BEGIN
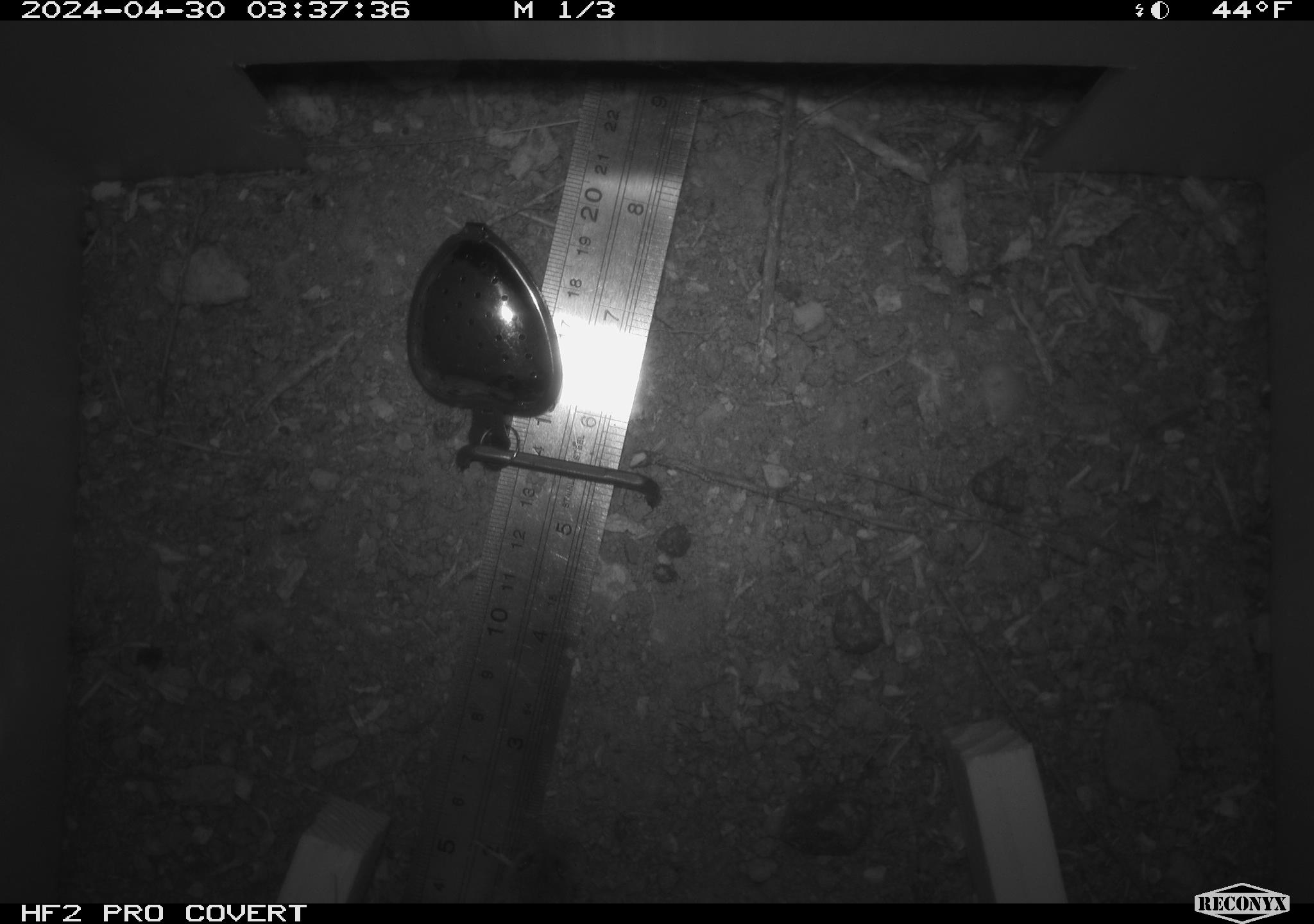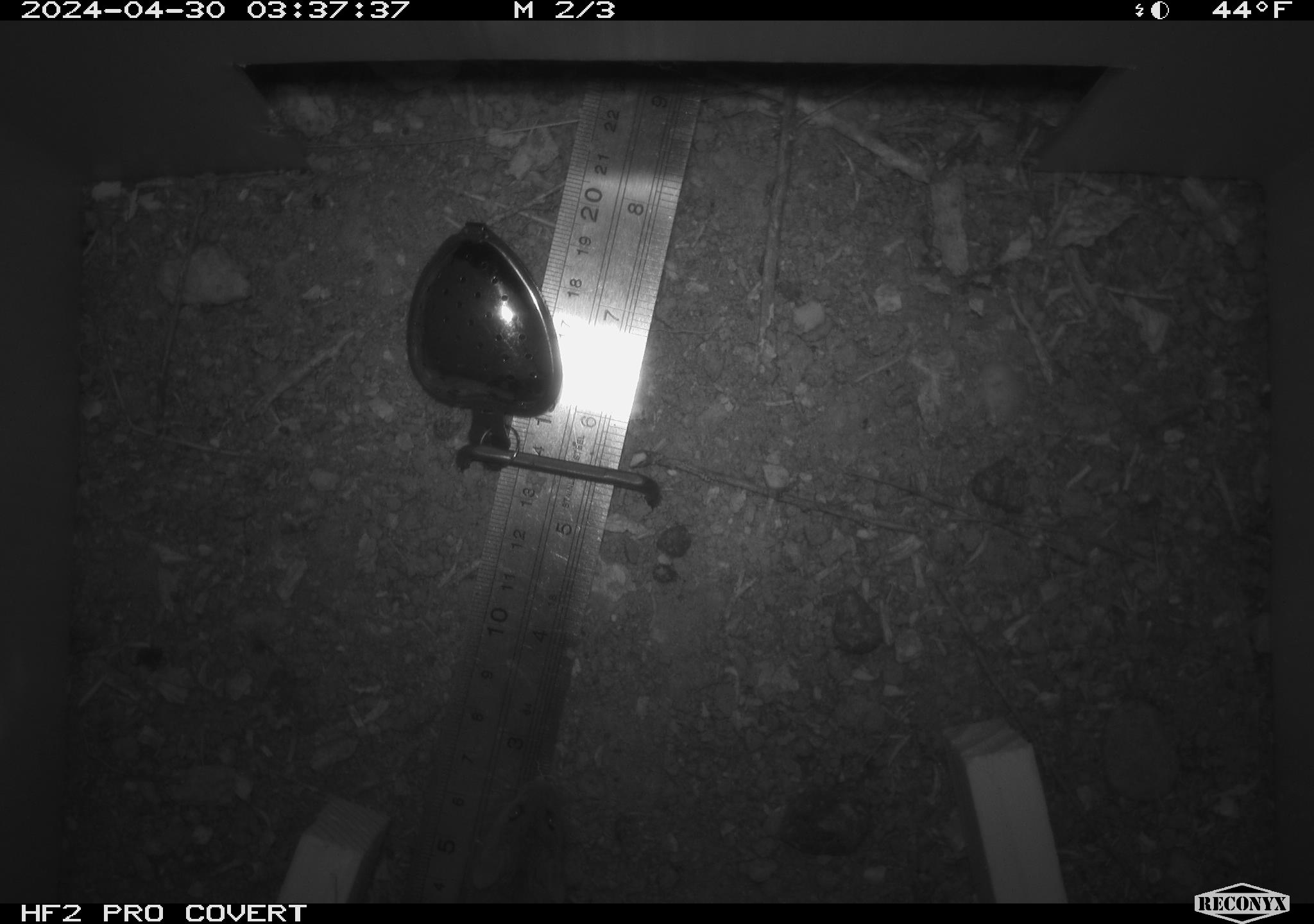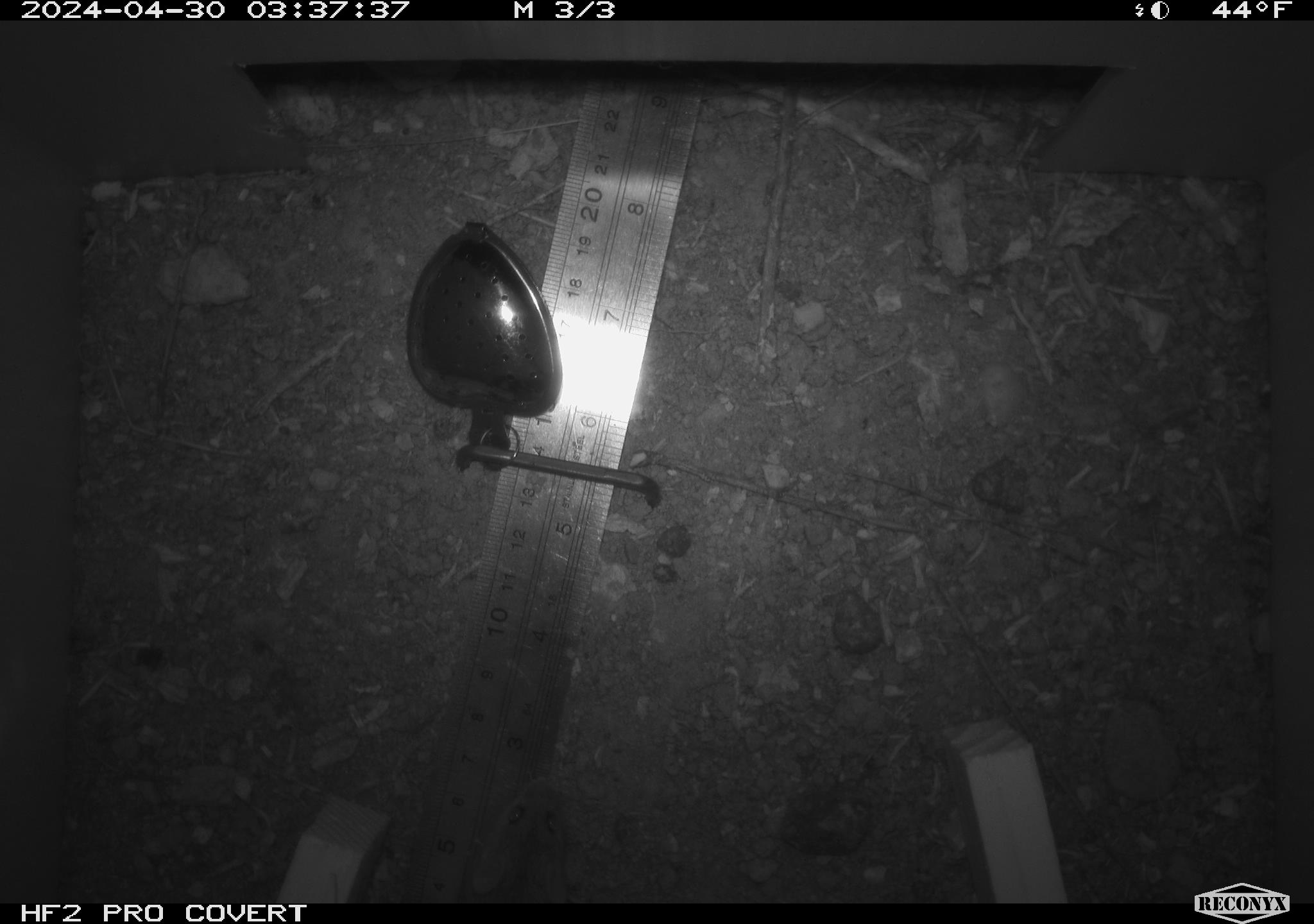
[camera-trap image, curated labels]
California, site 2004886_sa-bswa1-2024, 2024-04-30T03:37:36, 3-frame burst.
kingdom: Animalia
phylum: Chordata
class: Mammalia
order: Rodentia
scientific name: Rodentia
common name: mouse species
Mouse species (Rodentia).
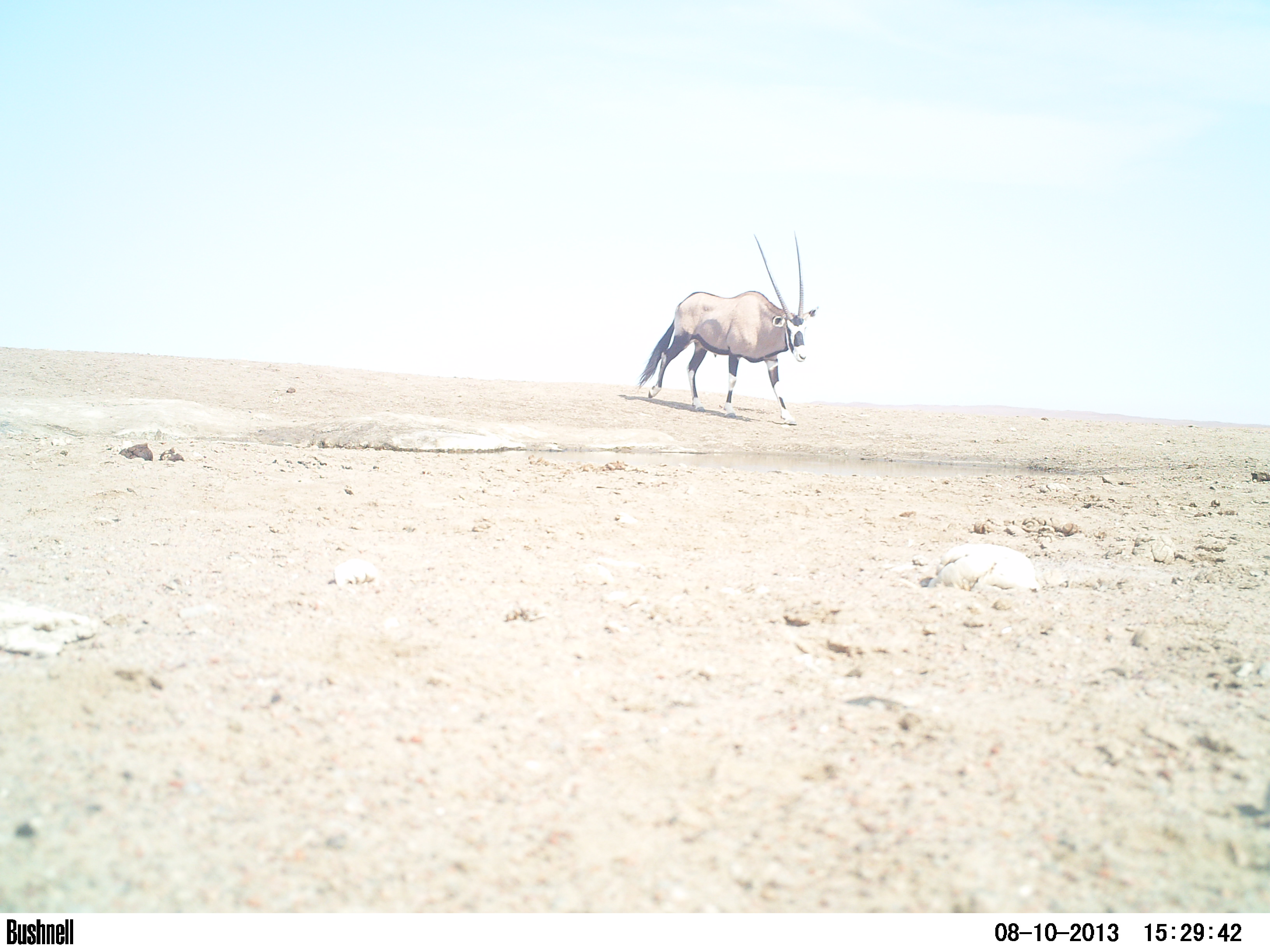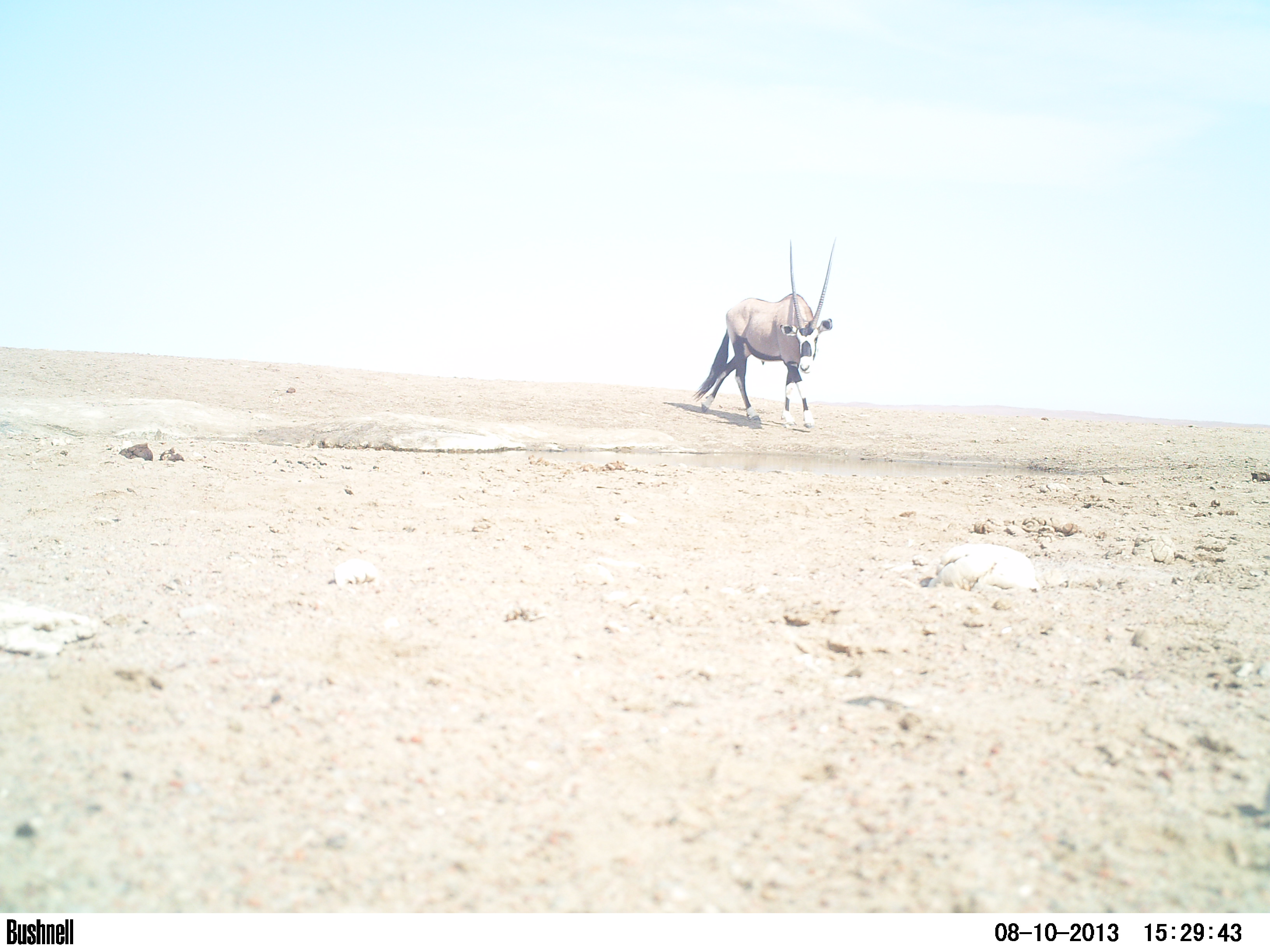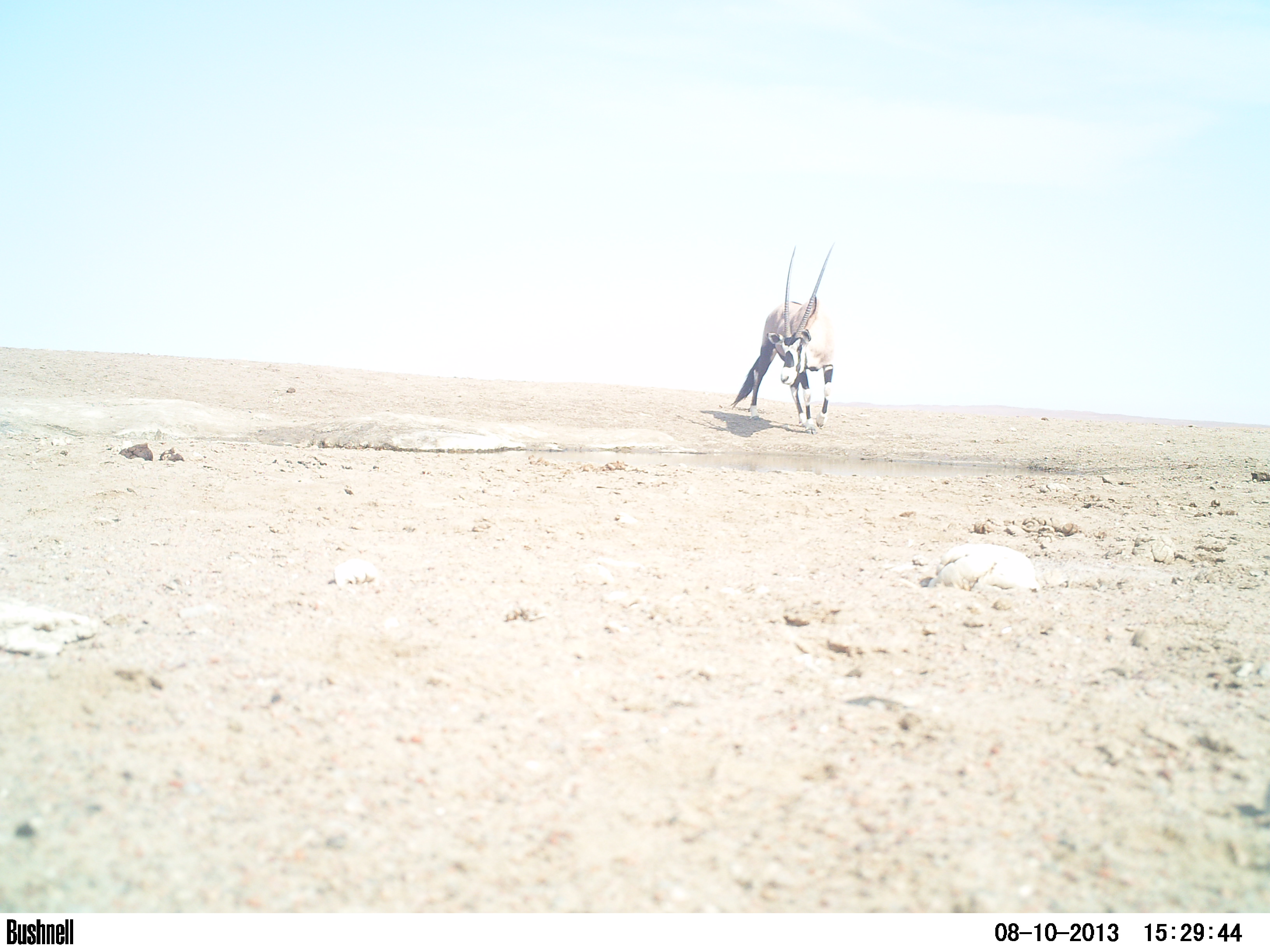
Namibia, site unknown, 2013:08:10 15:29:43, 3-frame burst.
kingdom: Animalia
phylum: Chordata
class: Mammalia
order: Artiodactyla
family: Bovidae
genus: Oryx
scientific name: Oryx gazella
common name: gemsbok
END
Required action: Set the records down again precisely, skipping every image.

Response to the task:
[camera-trap image, curated labels]
California, site 2004886_sa-bswa1-2024, 2024-04-30T03:37:36, 3-frame burst.
kingdom: Animalia
phylum: Chordata
class: Mammalia
order: Rodentia
scientific name: Rodentia
common name: mouse species
Mouse species (Rodentia).
Namibia, site unknown, 2013:08:10 15:29:43, 3-frame burst.
kingdom: Animalia
phylum: Chordata
class: Mammalia
order: Artiodactyla
family: Bovidae
genus: Oryx
scientific name: Oryx gazella
common name: gemsbok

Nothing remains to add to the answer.